Spatial relation data:
++++++++++

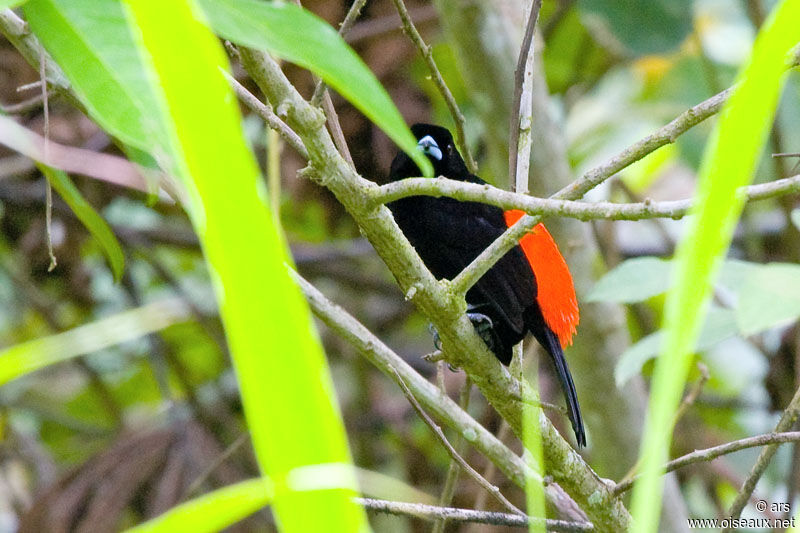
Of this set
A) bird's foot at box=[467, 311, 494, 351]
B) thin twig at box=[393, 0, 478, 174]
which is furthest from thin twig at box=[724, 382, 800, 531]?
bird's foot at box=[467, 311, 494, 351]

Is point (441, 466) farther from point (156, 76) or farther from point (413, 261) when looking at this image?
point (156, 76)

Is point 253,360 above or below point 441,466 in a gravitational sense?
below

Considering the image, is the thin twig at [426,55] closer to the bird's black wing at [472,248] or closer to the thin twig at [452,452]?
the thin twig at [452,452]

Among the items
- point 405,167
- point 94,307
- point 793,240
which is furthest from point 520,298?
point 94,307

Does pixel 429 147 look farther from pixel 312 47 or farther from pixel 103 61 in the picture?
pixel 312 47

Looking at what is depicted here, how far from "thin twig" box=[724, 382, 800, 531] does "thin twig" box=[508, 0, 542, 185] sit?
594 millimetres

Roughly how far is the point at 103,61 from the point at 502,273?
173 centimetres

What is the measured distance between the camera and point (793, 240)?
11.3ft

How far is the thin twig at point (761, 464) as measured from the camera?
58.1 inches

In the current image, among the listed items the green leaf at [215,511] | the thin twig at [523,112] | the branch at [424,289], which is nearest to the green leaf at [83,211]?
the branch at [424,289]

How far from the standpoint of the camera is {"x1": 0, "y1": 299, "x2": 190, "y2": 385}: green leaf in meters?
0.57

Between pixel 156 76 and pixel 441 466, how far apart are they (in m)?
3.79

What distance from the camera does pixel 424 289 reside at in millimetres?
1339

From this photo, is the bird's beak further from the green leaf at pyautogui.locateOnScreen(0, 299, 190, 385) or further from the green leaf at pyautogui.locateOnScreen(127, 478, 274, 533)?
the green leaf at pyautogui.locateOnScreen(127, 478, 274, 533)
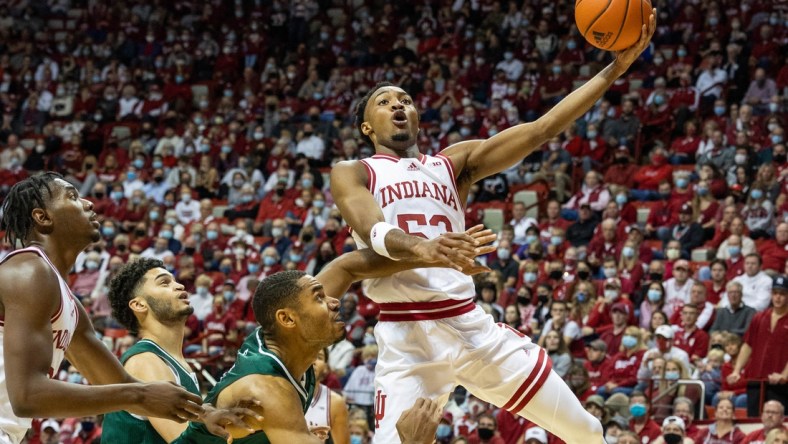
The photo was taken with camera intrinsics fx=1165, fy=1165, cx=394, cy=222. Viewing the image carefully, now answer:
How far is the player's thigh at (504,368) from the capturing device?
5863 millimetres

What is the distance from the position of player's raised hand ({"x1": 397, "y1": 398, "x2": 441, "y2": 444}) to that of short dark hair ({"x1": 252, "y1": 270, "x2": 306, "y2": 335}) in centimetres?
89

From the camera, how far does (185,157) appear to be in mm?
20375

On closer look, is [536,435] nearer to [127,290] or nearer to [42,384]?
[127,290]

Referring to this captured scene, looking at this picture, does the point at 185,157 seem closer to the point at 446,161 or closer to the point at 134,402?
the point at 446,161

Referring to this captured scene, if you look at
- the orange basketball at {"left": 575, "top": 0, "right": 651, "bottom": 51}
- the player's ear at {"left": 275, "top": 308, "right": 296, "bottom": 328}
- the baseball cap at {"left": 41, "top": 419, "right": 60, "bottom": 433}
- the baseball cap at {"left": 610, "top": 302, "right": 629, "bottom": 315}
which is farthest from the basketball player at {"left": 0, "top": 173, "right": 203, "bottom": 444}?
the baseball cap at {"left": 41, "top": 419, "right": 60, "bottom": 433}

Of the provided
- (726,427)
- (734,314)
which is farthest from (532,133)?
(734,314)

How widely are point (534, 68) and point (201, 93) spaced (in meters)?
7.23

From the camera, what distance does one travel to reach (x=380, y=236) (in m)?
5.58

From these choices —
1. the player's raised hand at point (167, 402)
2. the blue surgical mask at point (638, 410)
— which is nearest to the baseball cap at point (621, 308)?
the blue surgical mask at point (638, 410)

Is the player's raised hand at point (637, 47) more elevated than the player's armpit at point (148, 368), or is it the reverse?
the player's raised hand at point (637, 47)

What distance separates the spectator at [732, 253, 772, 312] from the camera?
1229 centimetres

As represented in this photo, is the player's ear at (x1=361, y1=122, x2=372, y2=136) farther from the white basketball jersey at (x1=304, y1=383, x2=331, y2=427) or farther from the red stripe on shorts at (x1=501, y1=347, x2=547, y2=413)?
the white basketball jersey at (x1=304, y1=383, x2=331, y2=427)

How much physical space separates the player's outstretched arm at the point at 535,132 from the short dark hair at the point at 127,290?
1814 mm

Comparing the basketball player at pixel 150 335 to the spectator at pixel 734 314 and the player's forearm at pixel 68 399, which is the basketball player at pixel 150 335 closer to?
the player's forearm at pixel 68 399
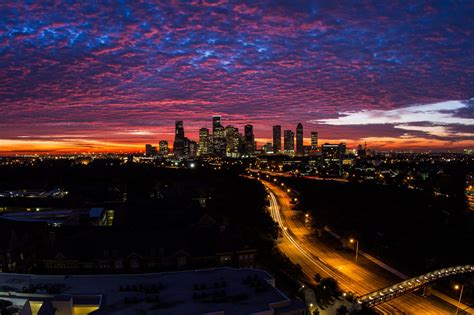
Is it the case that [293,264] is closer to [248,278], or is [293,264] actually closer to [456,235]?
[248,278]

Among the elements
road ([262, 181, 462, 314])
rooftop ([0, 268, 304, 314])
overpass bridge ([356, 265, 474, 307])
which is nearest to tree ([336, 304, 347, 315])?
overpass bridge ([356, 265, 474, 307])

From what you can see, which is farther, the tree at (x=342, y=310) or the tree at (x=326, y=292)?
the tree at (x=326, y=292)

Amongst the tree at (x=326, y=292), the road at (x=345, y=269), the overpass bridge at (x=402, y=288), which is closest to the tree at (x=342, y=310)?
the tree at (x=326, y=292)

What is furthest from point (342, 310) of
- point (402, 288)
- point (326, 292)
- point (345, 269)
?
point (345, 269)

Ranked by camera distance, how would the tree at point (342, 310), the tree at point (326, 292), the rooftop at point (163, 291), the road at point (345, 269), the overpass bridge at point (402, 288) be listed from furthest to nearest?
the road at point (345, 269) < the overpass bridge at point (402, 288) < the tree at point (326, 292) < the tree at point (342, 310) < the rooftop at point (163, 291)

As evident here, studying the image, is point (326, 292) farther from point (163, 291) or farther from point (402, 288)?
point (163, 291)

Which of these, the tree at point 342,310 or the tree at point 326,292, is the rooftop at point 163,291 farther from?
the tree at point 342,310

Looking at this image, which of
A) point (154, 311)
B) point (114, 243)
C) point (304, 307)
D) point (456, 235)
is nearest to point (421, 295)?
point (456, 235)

++++++++++

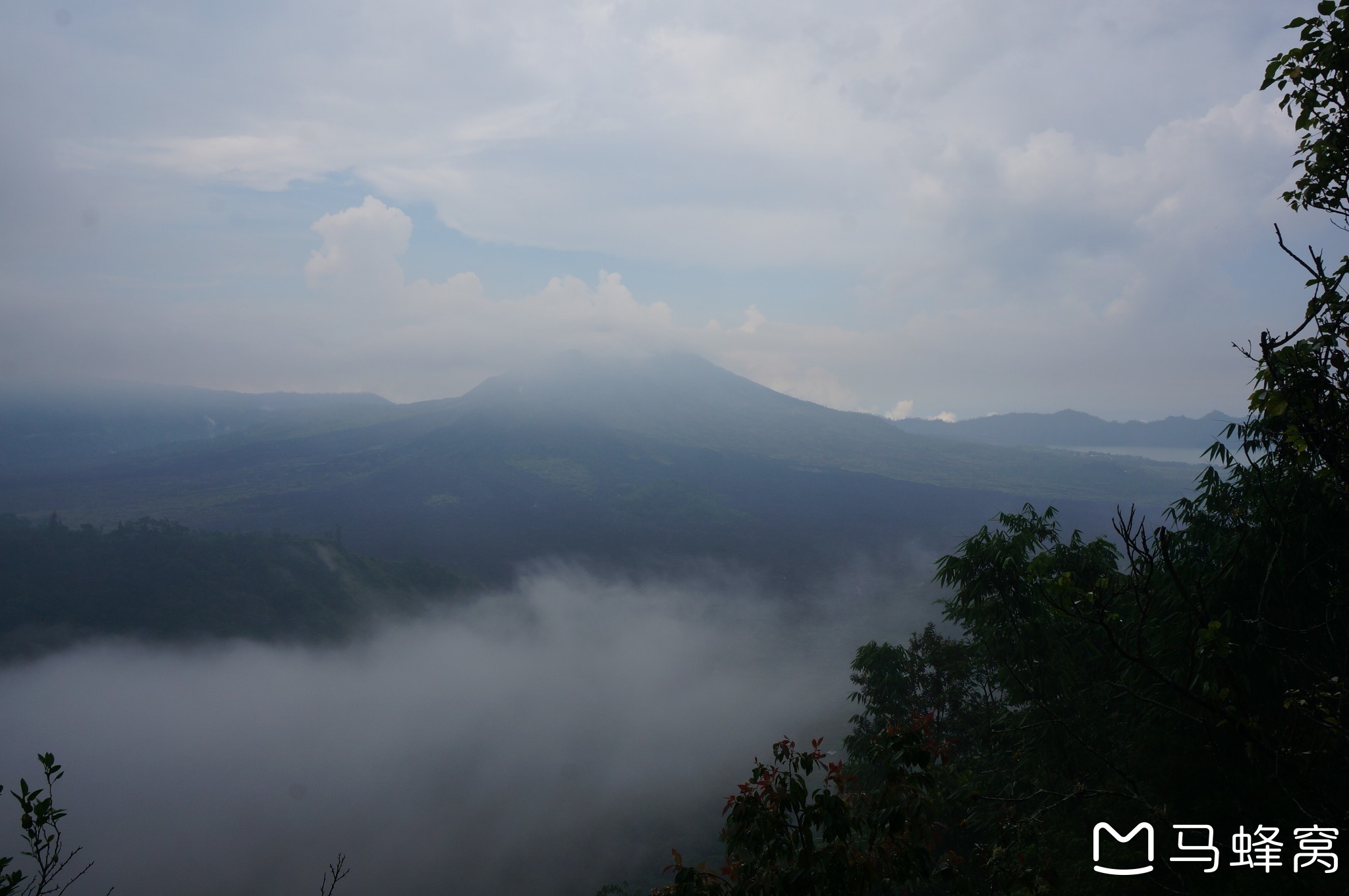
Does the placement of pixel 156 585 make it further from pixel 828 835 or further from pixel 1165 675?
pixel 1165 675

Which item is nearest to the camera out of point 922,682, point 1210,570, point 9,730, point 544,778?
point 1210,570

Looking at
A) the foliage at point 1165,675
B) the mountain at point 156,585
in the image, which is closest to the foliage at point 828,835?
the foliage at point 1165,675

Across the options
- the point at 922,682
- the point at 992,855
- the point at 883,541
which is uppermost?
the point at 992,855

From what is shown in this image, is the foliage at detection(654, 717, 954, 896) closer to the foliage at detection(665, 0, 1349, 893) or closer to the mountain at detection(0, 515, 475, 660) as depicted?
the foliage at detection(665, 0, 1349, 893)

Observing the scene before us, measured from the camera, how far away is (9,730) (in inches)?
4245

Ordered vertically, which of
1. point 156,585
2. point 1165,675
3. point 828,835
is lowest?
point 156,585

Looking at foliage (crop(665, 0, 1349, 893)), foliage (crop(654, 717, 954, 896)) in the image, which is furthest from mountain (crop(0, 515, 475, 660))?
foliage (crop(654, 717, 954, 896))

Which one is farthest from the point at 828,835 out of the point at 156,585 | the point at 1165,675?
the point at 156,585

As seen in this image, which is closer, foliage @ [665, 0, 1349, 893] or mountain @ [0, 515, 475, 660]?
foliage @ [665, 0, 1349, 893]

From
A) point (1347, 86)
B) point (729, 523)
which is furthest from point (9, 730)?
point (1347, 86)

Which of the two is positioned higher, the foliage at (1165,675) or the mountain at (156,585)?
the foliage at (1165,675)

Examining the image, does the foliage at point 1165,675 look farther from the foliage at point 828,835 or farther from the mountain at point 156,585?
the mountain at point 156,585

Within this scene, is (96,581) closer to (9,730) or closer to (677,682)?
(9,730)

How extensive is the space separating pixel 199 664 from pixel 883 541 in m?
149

++++++++++

Copy out, word for word, the stretch of lines from the one containing "Looking at what" through the one containing "58.1 inches", and nothing more.

> [Response for this exercise]:
Looking at what is depicted here, how far from "thin twig" box=[724, 382, 800, 531] does "thin twig" box=[508, 0, 542, 185] sit?
594 millimetres

Roughly how far is the point at 103,61 from the point at 502,273?
173 centimetres

What is the measured distance between the camera and point (793, 240)?
11.3ft

How far is the thin twig at point (761, 464) as measured from the camera?
58.1 inches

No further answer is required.